▶ **TEXT SHOWN**
==========
Interestingly SSDs use the same SMART standards as any other drive, and either your manufacturers tools or your favourite SMART information tool will tell you the raw values. However the attributes may differ.
Annoyingly these standards are not too standard and interpretation is as much as art as a science. I just tend to rely on the little green health status label to tell me everything's fine. That said, samsung has a rough guide on interpreting the values and suggest except for total LBA's written, the raw values should be indicative of what's going on. Check your specific manufacturer to be sure,
Practically speaking, unless you're hitting the bathtub curve of premature death, or a wierd bug, your drive is at least going to live as long as the warranty.
Solution 2:
But I would like to know how deadly is my disc, how many damaged sectors it has? How to get such info?
This information is commonly available from SMART data. Disk vendors often provide tools that will show this information in a reasonably user-friendly manner, or you can use generic tools that will simply display the data and leave the interpretation to you.
As an example, my Intel 530 SSD (after nearly two years of use) reports the value of the Media_Wearout_Indicator
SMART attribute as 098
(it started out at 100
, and is a percentage; this is documented by Intel in some specification somewhere...), with a "threshold" of 000
. The "threshold" value is when the vendor feels the media has outlived its useful life and/or failure is imminent. The exact physical processes that map to these values differ between drives, which is why the normalized value is useful for telling the current state of the drive. Other SSDs are probably slightly different, but the principle is the same.
It is known that after exceeding write procedure to particular SSD sector count this sector dies and is replaced with another one from reserved ones. Please, correct me if I'm wrong.
Your understanding is wrong. SSDs use a combination of several techniques to spread the writes, and the most relevant here is probably wear leveling. This is done to prolong the life of each flash block proactively, rather than simply react to failing writes after the fact. Also, flash memory is rated to a certain number of writes per block (not sector; "sector" is an artefact of rotational storage), but that doesn't mean that the memory will instantly fail once that number of writes has been reached, just that the flash memory manufacturer doesn't guarantee that it will keep working after that point.
And like Journeyman Geek said, backups! We get questions all the time from people on how to recover data from a failed storage device which held the only copy of the data. Make regular backups (ideally, make the backups fully automated); you will save yourself a lot of grief. SSDs aren't particularly fragile, but they still fail from time to time just like any other device.
==========
▶ **EXTRACTED RECORDS**
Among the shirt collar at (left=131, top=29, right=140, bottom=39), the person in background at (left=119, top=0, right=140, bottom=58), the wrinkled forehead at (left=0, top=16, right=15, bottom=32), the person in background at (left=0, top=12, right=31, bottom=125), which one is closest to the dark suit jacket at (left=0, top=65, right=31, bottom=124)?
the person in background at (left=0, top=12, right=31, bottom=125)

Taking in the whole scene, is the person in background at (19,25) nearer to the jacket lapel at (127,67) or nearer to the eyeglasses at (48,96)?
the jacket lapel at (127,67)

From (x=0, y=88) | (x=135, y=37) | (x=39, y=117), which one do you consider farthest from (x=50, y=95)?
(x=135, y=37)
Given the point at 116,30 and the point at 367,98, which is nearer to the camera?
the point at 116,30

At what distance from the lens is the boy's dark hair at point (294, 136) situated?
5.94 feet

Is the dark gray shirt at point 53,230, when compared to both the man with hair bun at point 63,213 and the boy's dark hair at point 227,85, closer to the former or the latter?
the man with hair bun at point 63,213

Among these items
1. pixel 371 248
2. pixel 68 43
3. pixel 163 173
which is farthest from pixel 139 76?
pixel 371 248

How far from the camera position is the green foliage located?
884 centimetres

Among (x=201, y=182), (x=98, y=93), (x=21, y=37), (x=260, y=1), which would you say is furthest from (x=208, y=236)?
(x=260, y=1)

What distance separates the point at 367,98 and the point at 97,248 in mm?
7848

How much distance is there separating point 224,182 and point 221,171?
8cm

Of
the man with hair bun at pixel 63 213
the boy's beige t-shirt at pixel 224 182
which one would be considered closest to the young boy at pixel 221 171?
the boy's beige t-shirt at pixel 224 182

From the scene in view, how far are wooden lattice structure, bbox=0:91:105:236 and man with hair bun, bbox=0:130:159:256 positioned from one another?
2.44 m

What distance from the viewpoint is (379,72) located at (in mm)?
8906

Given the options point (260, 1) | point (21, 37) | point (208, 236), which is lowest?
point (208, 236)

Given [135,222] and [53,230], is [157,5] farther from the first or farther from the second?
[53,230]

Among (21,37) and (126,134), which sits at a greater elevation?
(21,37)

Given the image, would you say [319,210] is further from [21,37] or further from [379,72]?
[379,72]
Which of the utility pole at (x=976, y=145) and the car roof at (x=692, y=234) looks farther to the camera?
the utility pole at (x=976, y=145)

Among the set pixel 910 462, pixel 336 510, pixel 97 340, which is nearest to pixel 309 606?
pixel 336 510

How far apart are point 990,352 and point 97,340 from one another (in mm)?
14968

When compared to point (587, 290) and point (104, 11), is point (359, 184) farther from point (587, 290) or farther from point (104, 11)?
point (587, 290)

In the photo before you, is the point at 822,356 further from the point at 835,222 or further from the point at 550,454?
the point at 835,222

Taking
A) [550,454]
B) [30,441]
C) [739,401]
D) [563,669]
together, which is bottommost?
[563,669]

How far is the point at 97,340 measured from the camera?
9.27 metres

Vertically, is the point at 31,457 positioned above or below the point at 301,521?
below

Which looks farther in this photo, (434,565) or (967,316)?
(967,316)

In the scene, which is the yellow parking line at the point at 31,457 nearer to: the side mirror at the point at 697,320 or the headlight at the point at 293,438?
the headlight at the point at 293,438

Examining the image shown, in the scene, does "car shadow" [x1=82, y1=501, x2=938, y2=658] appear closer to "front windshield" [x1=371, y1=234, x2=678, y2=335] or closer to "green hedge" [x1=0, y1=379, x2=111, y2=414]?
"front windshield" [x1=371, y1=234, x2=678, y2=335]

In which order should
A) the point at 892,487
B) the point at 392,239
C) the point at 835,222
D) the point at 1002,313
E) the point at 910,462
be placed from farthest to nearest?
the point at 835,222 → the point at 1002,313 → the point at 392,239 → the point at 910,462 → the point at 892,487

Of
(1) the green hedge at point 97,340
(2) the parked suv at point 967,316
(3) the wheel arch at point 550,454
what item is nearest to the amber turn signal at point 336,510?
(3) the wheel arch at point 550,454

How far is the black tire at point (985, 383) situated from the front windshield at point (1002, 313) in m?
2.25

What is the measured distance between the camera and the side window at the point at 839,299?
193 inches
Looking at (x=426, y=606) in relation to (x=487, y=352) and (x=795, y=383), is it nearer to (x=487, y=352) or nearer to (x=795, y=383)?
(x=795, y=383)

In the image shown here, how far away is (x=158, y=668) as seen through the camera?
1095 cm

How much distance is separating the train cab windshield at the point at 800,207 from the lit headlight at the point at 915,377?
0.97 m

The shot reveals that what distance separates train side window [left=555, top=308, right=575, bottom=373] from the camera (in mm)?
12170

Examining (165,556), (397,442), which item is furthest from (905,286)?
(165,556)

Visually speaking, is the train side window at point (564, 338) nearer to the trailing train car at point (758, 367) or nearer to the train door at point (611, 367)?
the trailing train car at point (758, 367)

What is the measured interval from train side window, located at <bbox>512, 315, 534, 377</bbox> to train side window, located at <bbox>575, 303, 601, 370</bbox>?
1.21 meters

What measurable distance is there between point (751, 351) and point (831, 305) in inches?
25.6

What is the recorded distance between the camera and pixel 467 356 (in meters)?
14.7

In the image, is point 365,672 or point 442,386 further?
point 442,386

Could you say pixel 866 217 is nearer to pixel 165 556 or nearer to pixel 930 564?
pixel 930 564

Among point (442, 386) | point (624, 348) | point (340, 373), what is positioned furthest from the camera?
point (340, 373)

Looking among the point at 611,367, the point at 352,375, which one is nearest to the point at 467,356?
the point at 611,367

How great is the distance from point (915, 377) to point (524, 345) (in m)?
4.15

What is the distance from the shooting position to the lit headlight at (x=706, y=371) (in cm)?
==========
▶ **REQUIREMENTS**
(a) Which technique does the SSD text call probably the most relevant one SSDs use to spread writes?
(b) Please return the part of the SSD text starting with "This information is" and going on through "is the same.".

▶ **WRITTEN RESPONSES**
(a) Wear leveling.

(b)
This information is commonly available from SMART data. Disk vendors often provide tools that will show this information in a reasonably user-friendly manner, or you can use generic tools that will simply display the data and leave the interpretation to you.
As an example, my Intel 530 SSD (after nearly two years of use) reports the value of the Media_Wearout_Indicator
SMART attribute as 098
(it started out at 100
, and is a percentage; this is documented by Intel in some specification somewhere...), with a "threshold" of 000
. The "threshold" value is when the vendor feels the media has outlived its useful life and/or failure is imminent. The exact physical processes that map to these values differ between drives, which is why the normalized value is useful for telling the current state of the drive. Other SSDs are probably slightly different, but the principle is the same.